[Scene-based reasoning records]
--------------------

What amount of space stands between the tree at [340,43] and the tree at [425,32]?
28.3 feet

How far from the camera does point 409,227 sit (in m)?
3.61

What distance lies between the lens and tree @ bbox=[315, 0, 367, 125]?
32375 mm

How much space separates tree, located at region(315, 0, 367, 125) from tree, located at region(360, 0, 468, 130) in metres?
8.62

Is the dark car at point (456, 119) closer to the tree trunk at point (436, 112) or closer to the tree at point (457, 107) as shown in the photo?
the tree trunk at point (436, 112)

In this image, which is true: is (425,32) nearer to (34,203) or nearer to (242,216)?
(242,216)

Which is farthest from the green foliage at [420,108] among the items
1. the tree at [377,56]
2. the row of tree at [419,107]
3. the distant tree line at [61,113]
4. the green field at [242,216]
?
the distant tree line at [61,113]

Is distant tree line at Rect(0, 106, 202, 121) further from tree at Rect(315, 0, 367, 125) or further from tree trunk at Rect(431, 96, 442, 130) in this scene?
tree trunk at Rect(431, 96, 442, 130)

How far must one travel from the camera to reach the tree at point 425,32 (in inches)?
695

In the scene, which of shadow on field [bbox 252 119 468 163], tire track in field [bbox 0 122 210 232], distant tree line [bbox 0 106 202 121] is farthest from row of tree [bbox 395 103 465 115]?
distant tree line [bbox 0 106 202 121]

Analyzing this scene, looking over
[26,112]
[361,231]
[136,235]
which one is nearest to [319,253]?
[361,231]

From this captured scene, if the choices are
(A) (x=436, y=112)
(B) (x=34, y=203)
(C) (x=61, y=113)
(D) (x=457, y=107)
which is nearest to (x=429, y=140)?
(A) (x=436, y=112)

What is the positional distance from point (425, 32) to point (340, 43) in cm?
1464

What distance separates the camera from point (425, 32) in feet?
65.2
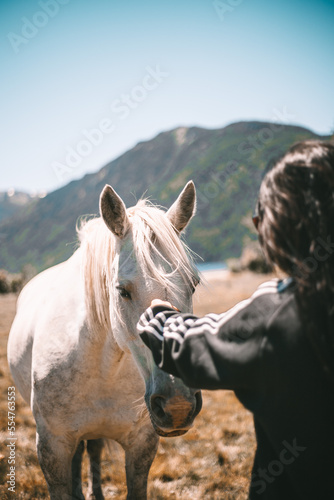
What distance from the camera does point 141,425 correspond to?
2504 millimetres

--------------------

The problem = Rewrite every line of the records from the line containing "What distance separates" through the end of the records, adding -148 to each distance value in the answers. Leave out the pictures.

Correct response =
What distance separates the camera from point (425, 32) in feet?
-82.8
What distance from the camera does point 141,425 correspond to?
2356 millimetres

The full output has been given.